Aeroacustic and aerodynamic investigating of a new airfoil trailing-edge noise-suppressing design

In this work, a new noise suppressing airfoil trailing-edge design, termed "finned serrations", is presented and numerically evaluated. This brand-new approach consists of the superposition of two different noise suppressing morphological features inspired by the wings of the owl. Embedded Large Eddy Simulations are employed in tandem with the Ffowcs WilliamsHawkings model to predict and analyze the design aerodynamics and aeroacoustics and compare the obtained output to that of a flat trailing-edge airfoil. Finned serrations are shown to combine the effects of having finlets and serrations. Because of the bluntness of the serration roots, the airfoil is subject to vortex shedding, while the flow is generally decorrelated in the spanwise direction, thanks to the channeling effect of the finlets.
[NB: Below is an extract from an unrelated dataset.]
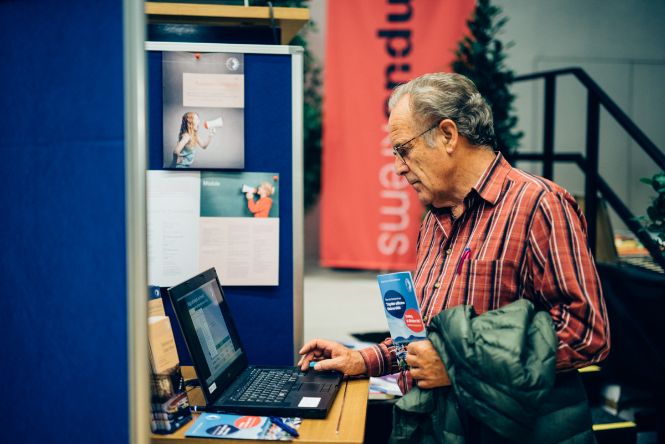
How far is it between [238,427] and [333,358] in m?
0.40

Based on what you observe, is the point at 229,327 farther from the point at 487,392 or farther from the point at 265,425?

The turbulent kinetic energy distribution close to the airfoil trailing-edge surface is also significantly altered, as the more energetic eddies are convected away from the airfoil surface. Lastly, mixing across the airfoil surface is improved, and the average size of the turbulent coherent structures near the airfoil trailing-edge is reduced. The presented results suggest that the coupling of different noise-suppressing mechanisms is a promising path to explore, with the goal of coming up with new, quieter trailing-edge configurations.